Based on my kernel log snippet, is it clear that all the physical memory was used by resident processes? I understand that the "free" memory as shown by meminfo and top does not take reclaimable memory into account. I'm trying to get a clear picture of how much memory was used for what purpose, but there are many different numbers in the log (ie. "Mem-Info:" vs. "Node 0 DMA" vs. "Node 0 DMA32").

I have a feeling that if I were at the console at this point, I would use the top command to see why the system is so slow, and I would see 0kB of memory and swap, but the list of processes' RES memory would not add up to the 6GB of RAM+SWAP.

If it helps, I believe this issue was caused/perpetuated by a user that was hitting a memory-intensive HTTP API of mine several million times per day (this is what happens when you try to be a nice guy I guess :P )
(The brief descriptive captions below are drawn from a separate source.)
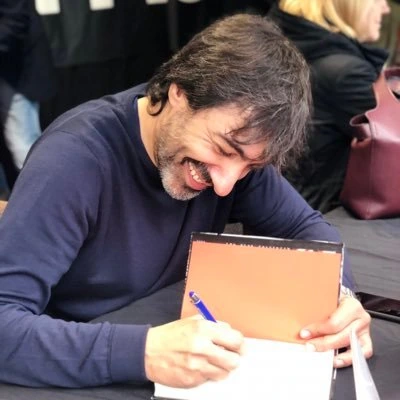 Juan del Val smiling and signing an autograph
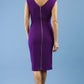 model is wearing Sleeveless marvel stretch Diva Roseberry pencil dress in deep purple back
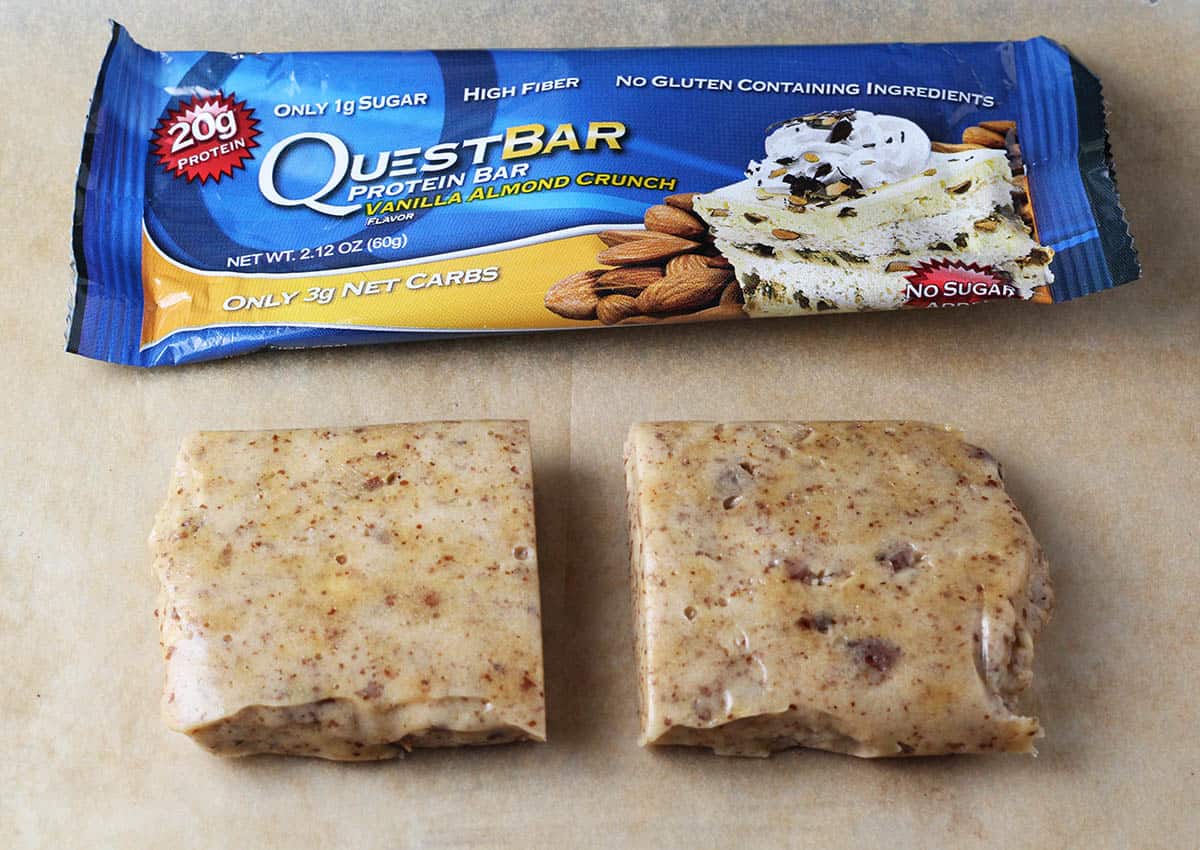vanilla almond quest bar cut into two pieces with the wrapper behind it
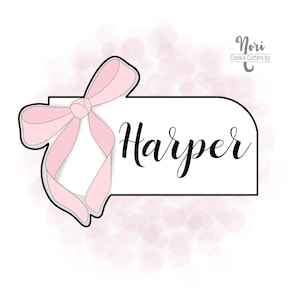 Puede incluir: Un cortador de galletas en forma de pancarta con un lazo rosa en el lado izquierdo. La pancarta dice "Harper".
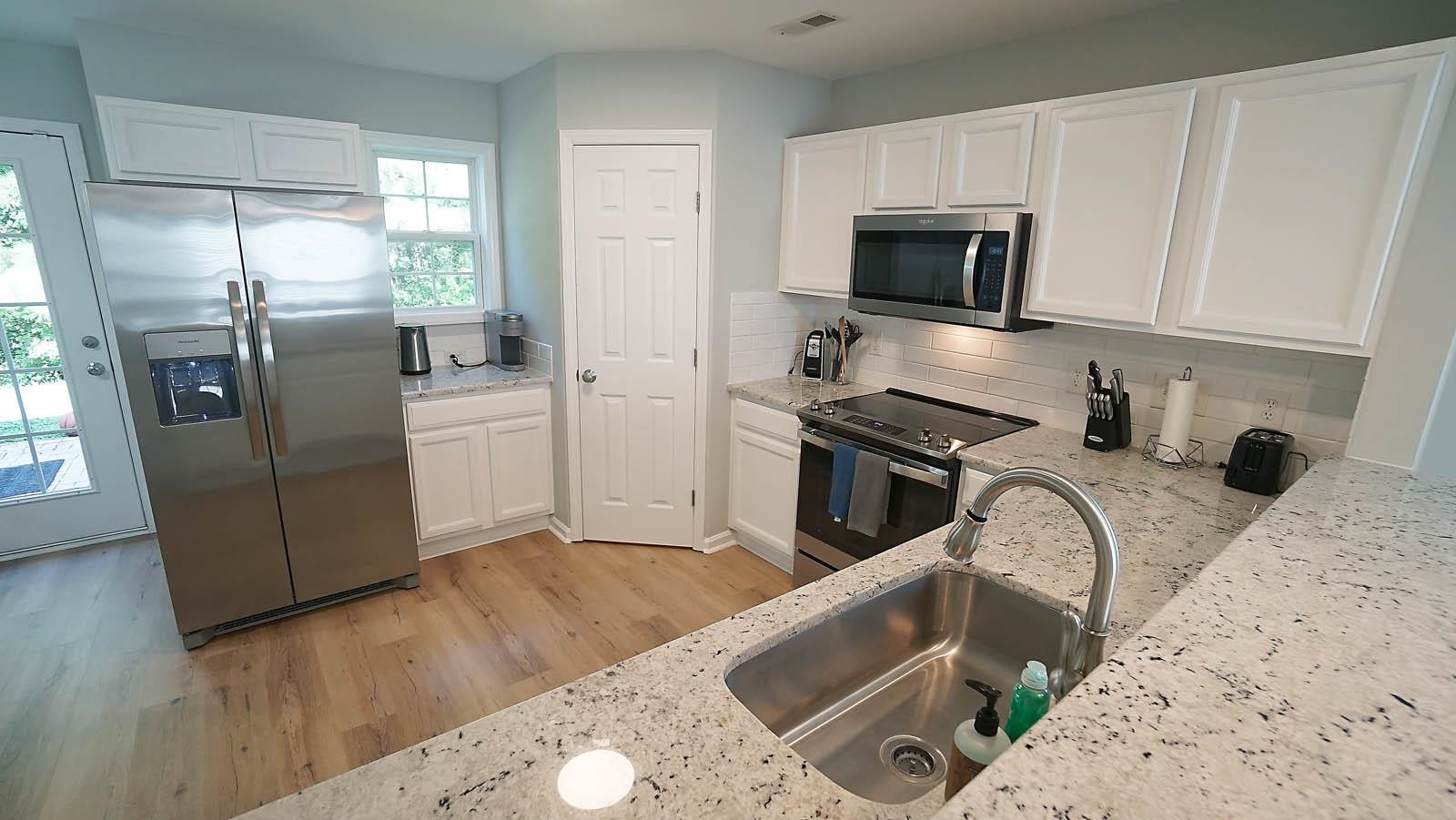 4305 Chimney Stone Road Durham, NC 27704 - Photo 5 of 21 a kitchen with stainless steel appliances granite countertop a refrigerator a stove top oven a sink and dishwasher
Thanks in advance for your insight!

[EDIT]
To expand, I doubt Apache could have used all the memory since it's restricted to 10 spare servers and 25 workers max, and they typically hit about 75MB max, so this would only be 25 x 75 = 1.8GB as a worst-case scenario, and oom-killer should have been able to kill off the whole herd of workers and reclaim all kinds of memory.

xandercage17 · 01-11-2011, 08:48 AM

Delete My account

kamermans · 01-11-2011, 12:52 PM

I'm using prefork right now to spawn worker threads before they're needed, I'm just trying to make sure my system is properly reclaiming memory. What is strange to me is that this whole process took many days, so the kernel should have had time to react in order to prevent this scenario.

I've attached a graph of the free memory and swap during this period. The blank section is when the server was down. It's a little confusing because all the measurements are in kilobytes, so the top of the graph (5.0 M) is 5,000,000 kB, or 5GB. The stats are the same way, "Current: 492.65 k" really means "Current: 492.65 MB".